## DATA FOR REVIEW

========================================

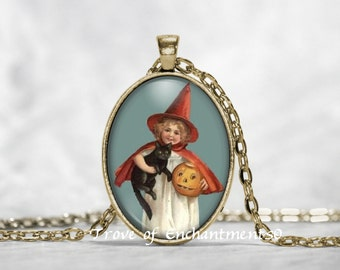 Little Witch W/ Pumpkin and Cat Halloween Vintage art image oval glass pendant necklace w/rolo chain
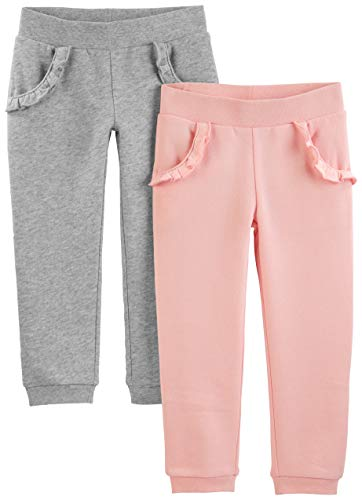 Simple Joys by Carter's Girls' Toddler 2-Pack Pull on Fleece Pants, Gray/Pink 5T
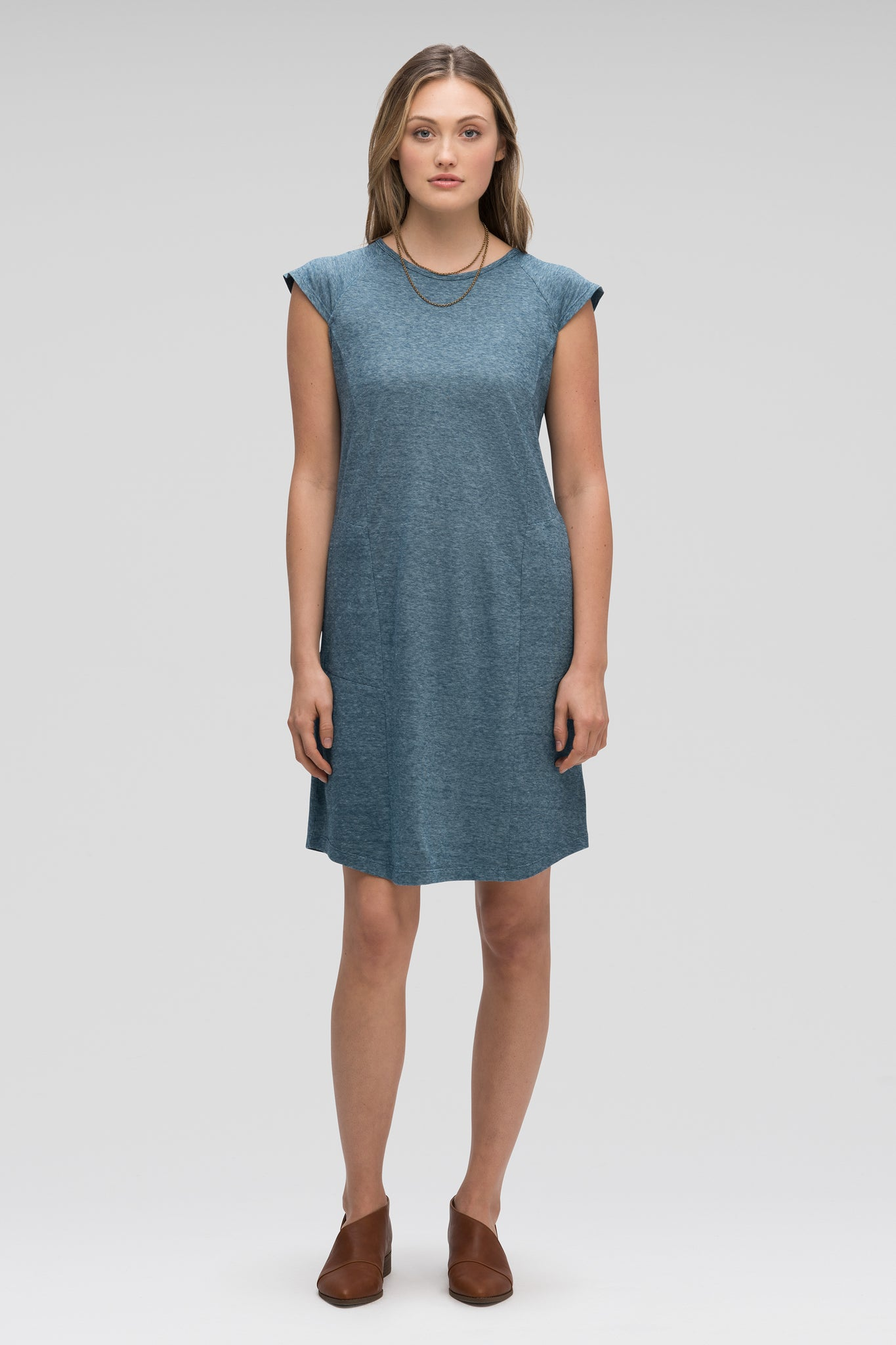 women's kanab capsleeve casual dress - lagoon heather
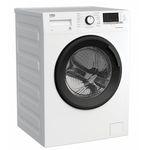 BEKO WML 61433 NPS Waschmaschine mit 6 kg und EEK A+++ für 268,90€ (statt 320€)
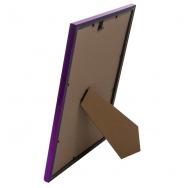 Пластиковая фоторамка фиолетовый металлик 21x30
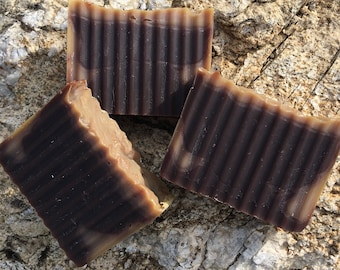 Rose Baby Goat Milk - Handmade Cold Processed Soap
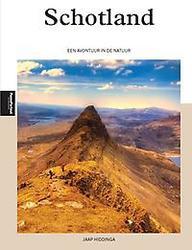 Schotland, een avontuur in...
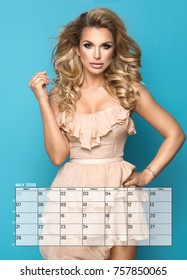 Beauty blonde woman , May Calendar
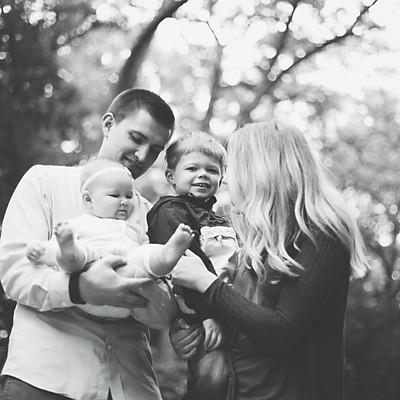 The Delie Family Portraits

========================================

## THE PROBLEM
Leave out the images and repeat the rest of the data word for word.

## SOLUTION TO THE EXERCISE
 Little Witch W/ Pumpkin and Cat Halloween Vintage art image oval glass pendant necklace w/rolo chain
 Simple Joys by Carter's Girls' Toddler 2-Pack Pull on Fleece Pants, Gray/Pink 5T
 women's kanab capsleeve casual dress - lagoon heather
 BEKO WML 61433 NPS Waschmaschine mit 6 kg und EEK A+++ für 268,90€ (statt 320€)
 Пластиковая фоторамка фиолетовый металлик 21x30
 Rose Baby Goat Milk - Handmade Cold Processed Soap
 Schotland, een avontuur in...
 Beauty blonde woman , May Calendar
 The Delie Family Portraits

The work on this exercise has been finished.